### Text provided
## begin

Having drawn a blank in Sydney, the tourists at least managed a couple of tries in a second half wrecked by the nonsense of uncontested scrums resulting from injuries to both English props. George Chuter, the grittily combative Leicester hooker, scored the first in the opening minutes of the period, dummying past an embarrassed Mat Rogers after Sam Cordingley, the Wallaby scrum-half, had dropped George Smith neck-deep in the mire with a poor pass from the base of a ruck. The second fell to Tom Varndell, one of Chuter's fellow Welford Roaders, who suffered the savaging of his young life at the hands of Lote Tuqiri but kept his cool sufficiently to capitalise on a solo break from Nick Walshe in the fifth minute of stoppage time.

But, in truth, there was little to recommend this England performance. Chris Jones, the freakishly rapid lock forward from Sale, played a blinder on his re-introduction to the team, and there was a decent contribution from his second-row partner Ben Kay, the one member of the World Cup-winning starting line-up on view. Peter Richards, the new scrum-half, had the better of Cordingley and mixed it energetically with George Gregan, who came off the Wallaby bench to win a record 120th Test cap, but his decision-making was almost as ragged as his distribution.

Andy Robinson, the head coach, was forced into making a late change when Lewis Moody, a flanker in whom he places enormous faith, withdrew with a strained calf muscle. Robinson might have given the promising Lund an immediate recall; instead, he whistled up the Bath flanker Michael Lipman from the back end of beyond. Lipman started brightly, but he was no match for the remarkable Smith, who claimed the Wallabies' opening try by hoovering up a ricocheting ball in the England 22 as early as the sixth minute.

When Mark Gerrard beat the flummoxed Tait to Stephen Larkham's beautifully flighted cross-kick eight minutes later, the Wallabies looked more dangerous than at any point in Sydney. Fortunately for England, their hosts could barely win a line-out. Jones and Kay made an unholy mess of their opponents, to the point that Adam Freier, the Australian hooker, would have found it easier to find Lord Lucan than locate his jumpers. Andy Goode, the Leicester outside-half, kicked a penalty from right field to add to his fourth-minute drop goal, and it was not until first-half injury time that the home side opened up a serious advantage.

## end

[Dataset rows]
## begin

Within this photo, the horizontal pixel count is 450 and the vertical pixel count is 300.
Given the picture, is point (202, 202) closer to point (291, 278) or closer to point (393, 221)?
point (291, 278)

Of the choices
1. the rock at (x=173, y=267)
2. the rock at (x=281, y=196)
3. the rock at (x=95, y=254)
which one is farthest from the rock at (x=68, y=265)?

## end
## begin

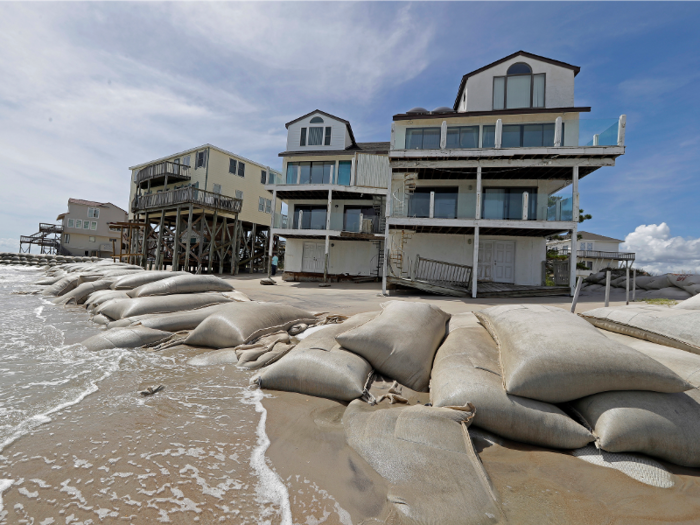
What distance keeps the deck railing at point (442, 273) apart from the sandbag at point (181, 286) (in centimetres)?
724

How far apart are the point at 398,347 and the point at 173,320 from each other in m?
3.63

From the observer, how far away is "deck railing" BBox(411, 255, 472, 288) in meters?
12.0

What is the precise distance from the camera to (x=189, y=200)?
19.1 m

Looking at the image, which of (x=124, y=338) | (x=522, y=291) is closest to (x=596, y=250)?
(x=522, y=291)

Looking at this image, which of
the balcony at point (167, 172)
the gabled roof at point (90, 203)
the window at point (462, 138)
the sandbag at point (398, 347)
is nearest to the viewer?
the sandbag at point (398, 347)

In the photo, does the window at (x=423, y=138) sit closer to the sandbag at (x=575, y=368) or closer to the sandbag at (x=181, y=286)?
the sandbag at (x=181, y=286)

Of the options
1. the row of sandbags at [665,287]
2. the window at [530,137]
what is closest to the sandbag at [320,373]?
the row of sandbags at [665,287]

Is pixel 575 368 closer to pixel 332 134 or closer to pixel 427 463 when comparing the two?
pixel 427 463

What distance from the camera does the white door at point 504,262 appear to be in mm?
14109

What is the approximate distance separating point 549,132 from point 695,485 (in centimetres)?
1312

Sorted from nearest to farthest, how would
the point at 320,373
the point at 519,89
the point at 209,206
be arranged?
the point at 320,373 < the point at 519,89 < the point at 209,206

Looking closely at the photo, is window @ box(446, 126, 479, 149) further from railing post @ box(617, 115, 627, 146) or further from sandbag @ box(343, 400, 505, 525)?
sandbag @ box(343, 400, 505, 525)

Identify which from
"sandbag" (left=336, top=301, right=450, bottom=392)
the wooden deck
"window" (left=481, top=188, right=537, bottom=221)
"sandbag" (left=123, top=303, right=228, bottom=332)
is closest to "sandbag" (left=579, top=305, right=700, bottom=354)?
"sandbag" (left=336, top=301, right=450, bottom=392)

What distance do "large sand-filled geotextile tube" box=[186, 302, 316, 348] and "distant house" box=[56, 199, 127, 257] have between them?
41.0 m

## end

### What the task asks
Can you carry on the report of England's match against the Wallabies, picking up right after its final sentence?

### Answer below
This third try, finished by Tuqiri, said all that needed saying about the English display. Having huffed and puffed and shed bucket-loads of sweat in an effort to limit the scoring, the visitors betrayed themselves by allowing Chris Latham to beat Joe Worsley, Graham Rowntree, Chuter and Lipman in a rampage through the most heavily populated area of the field. Mike Ford, the new defence coach, must have been tempted to apply for political asylum after his charges bounced off the Queenslander like so many dodgem cars.

Thirteen points ahead, the Wallabies nailed the game shortly after the interval when Larkham hit Mark Chisholm with a short pass near the posts. Gerrard finished a three-on-one overlap to take the Wallabies over the 30 mark and Larkham took them past 40 at the death. It was not pretty, or even particularly praiseworthy. But it was too good for England.

Australia: C Latham; M Gerrard, S Mortlock (capt), M Rogers, L Tuqiri; S Larkham, S Cordingley; G Holmes, A Freier, R Blake, N Sharpe, D Vickerman, M Chisholm, R Elsom, G Smith. Replacements: J Paul, A Baxter, W Palu, P Waugh, G Gregan, C Rathbone, C Shepherd.

England: I Balshaw; T Varndell, J Noon, M Catt, M Tait; A Goode, P Richards; G Rowntree, G Chuter, J White, C Jones, B Kay, J Worsley, P Sanderson (capt), M Lipman. Replacements: L Mears, T Payne, L Deacon, M Lund, N Walshe, O Barkley, S Abbott.

Referee: S Walsh (New Zealand).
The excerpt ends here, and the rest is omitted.